(Work to complete)
Scan the records for the word "site". Copy each line that includes it.

· · · · ·

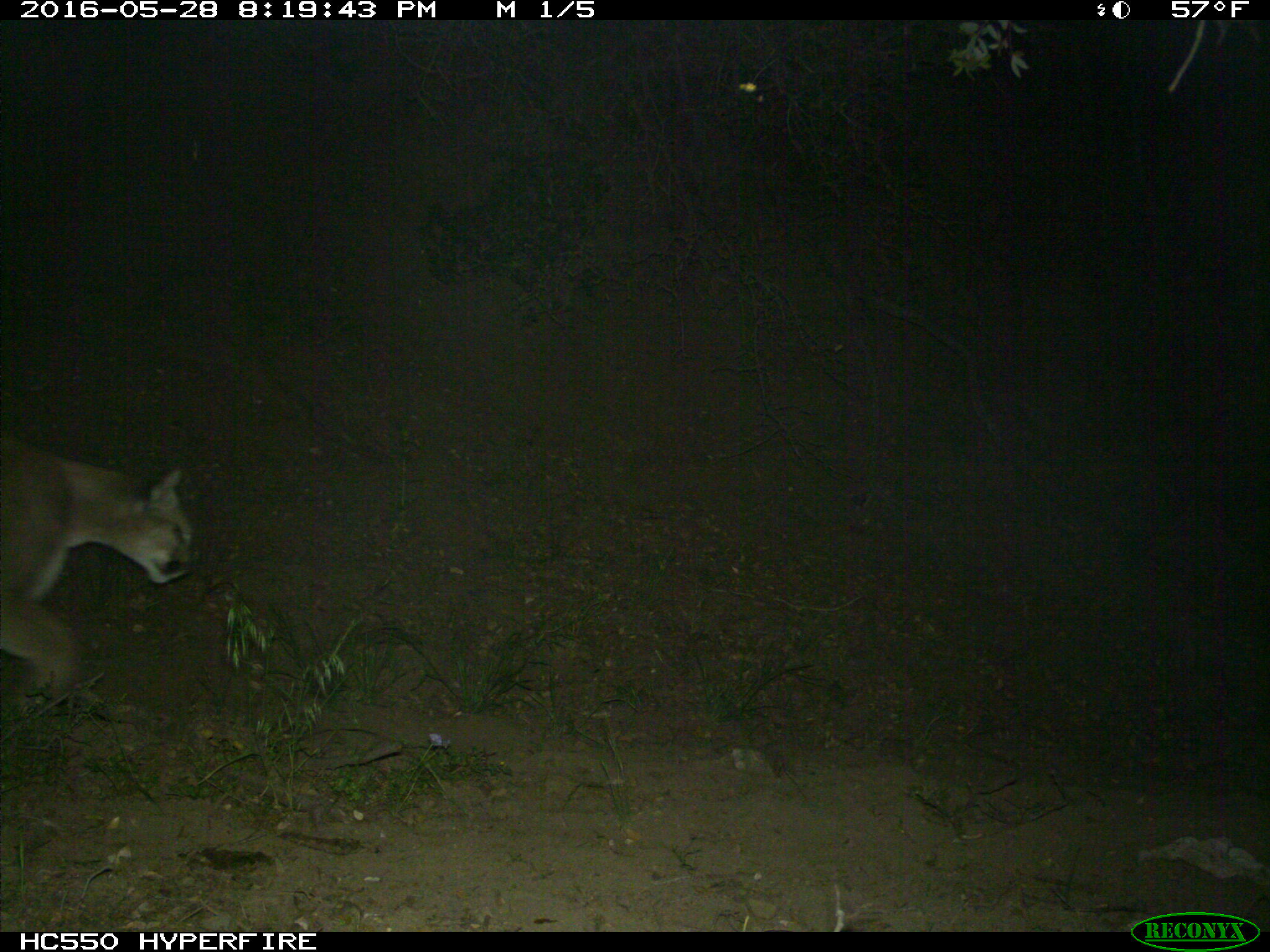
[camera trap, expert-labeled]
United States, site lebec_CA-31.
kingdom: Animalia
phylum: Chordata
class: Mammalia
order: Carnivora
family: Felidae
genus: Puma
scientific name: Puma concolor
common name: mountain lion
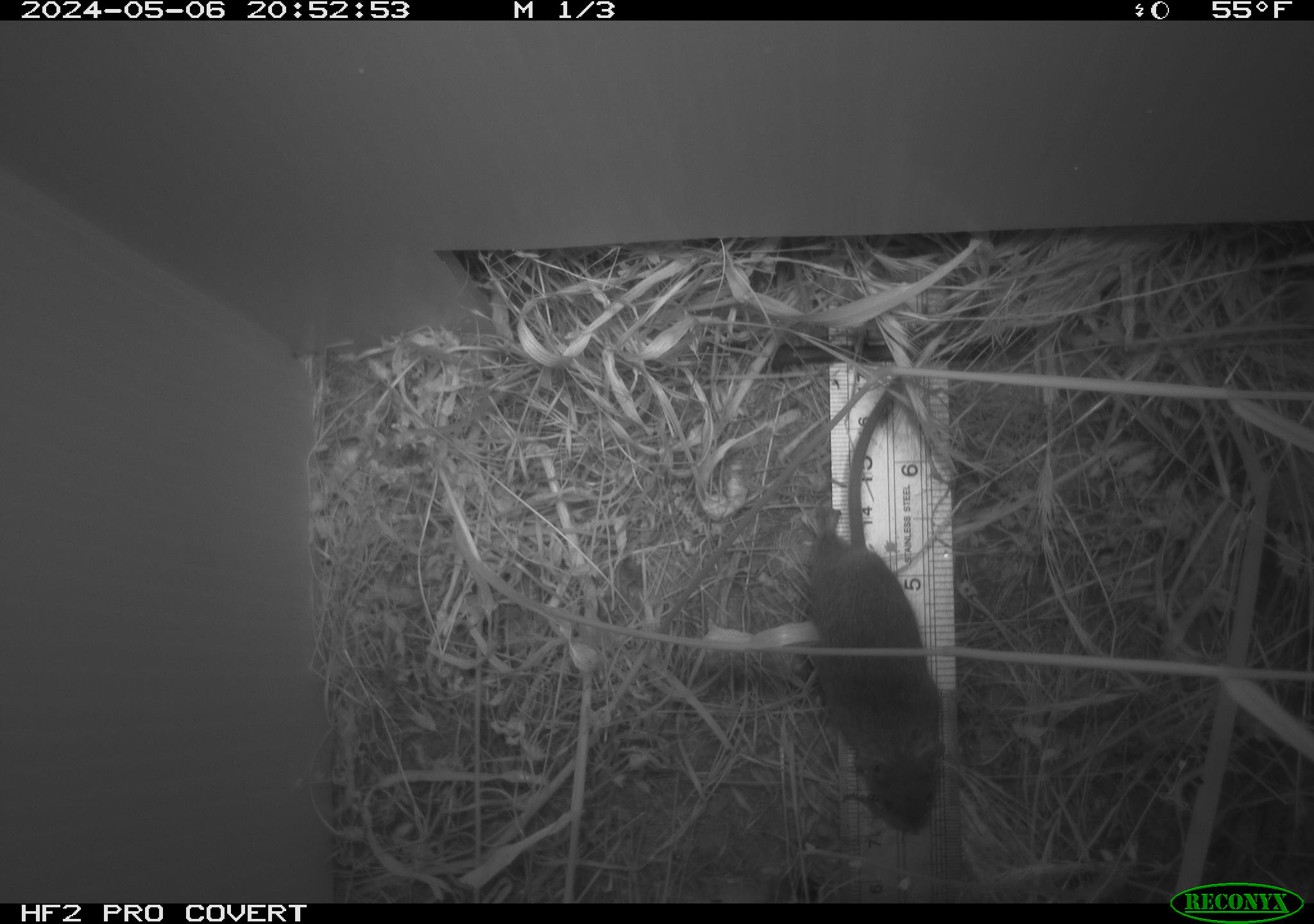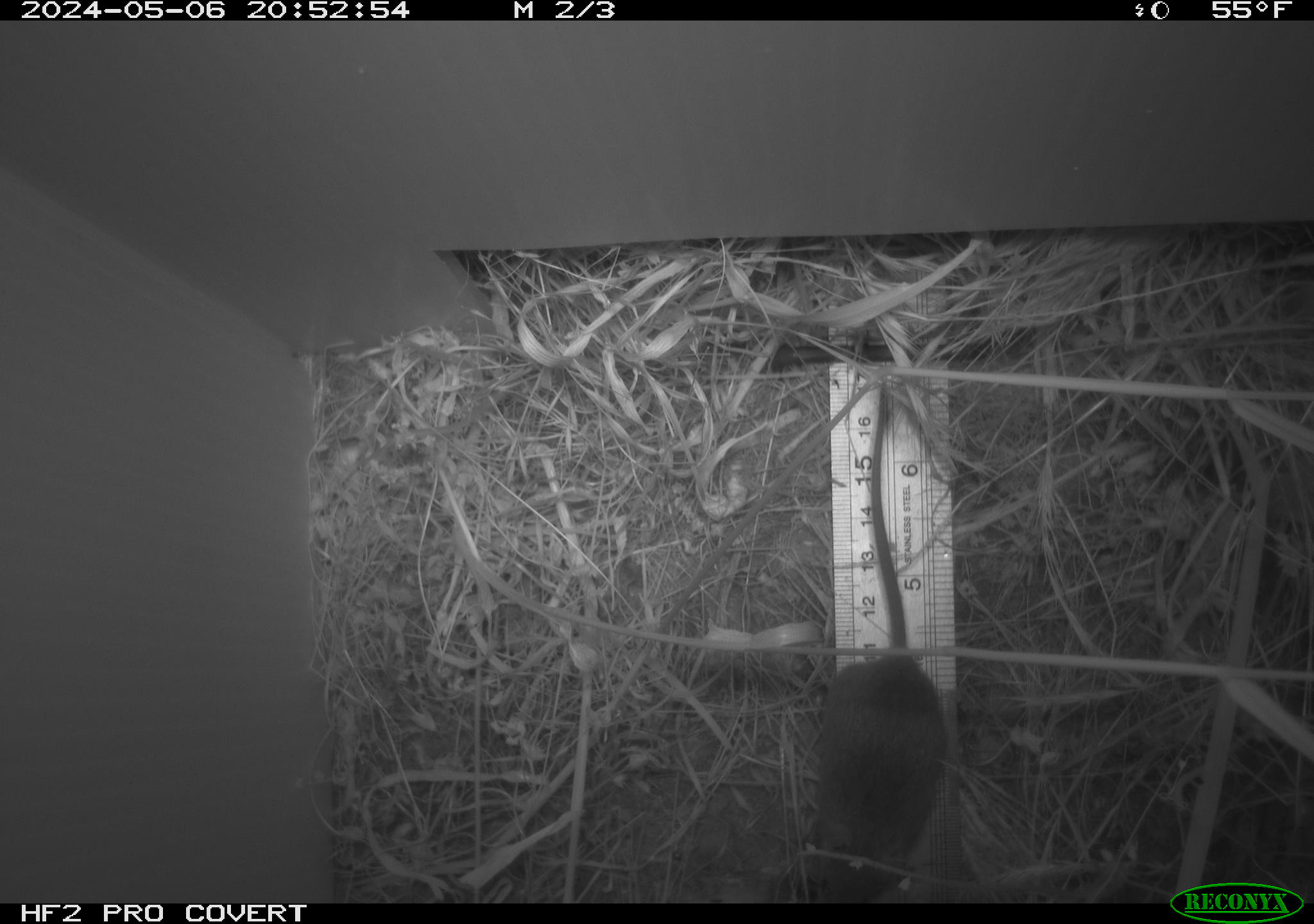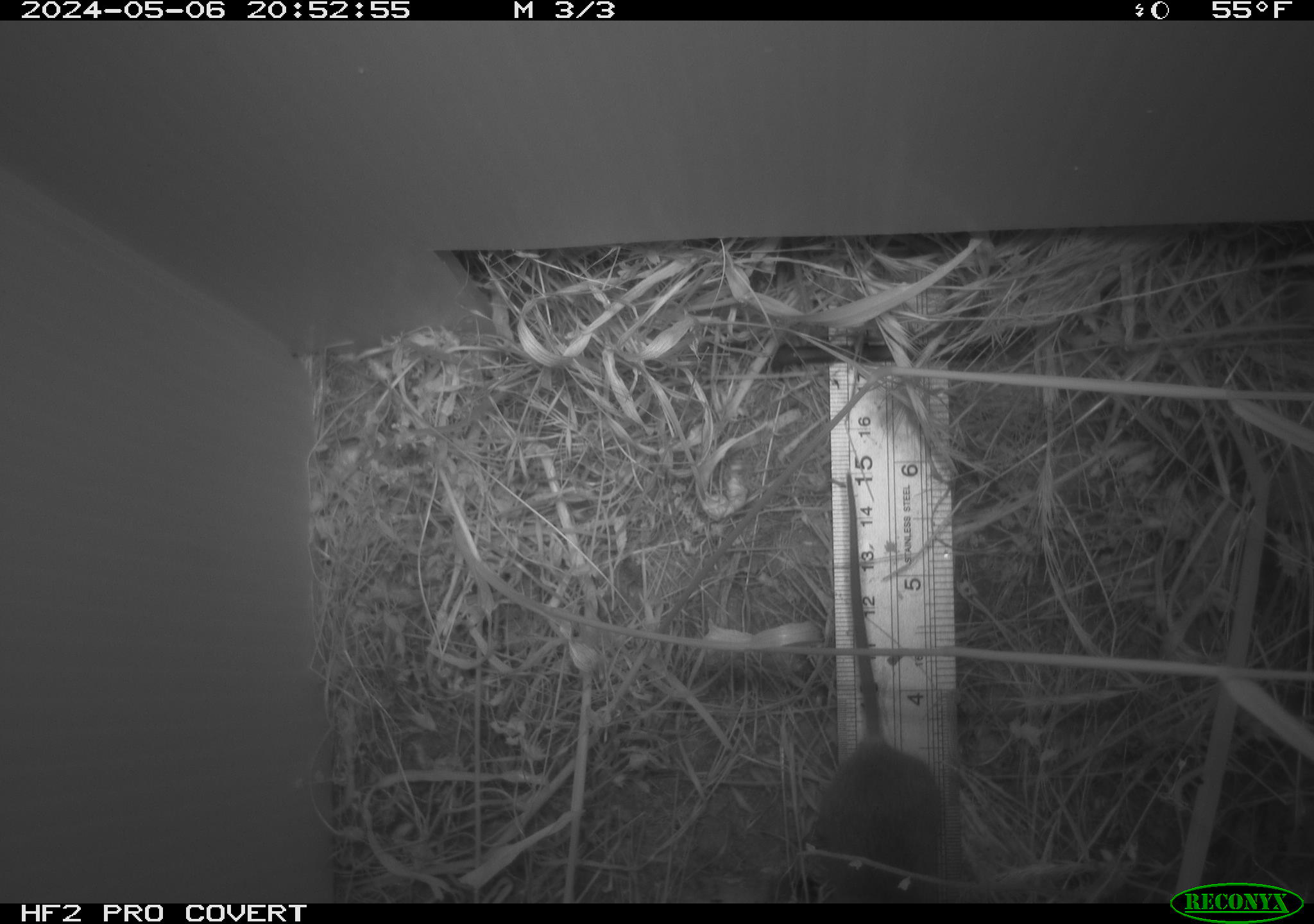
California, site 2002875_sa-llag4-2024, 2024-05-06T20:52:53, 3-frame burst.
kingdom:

· · · · ·

(Worked solution)
United States, site lebec_CA-31.
California, site 2002875_sa-llag4-2024, 2024-05-06T20:52:53, 3-frame burst.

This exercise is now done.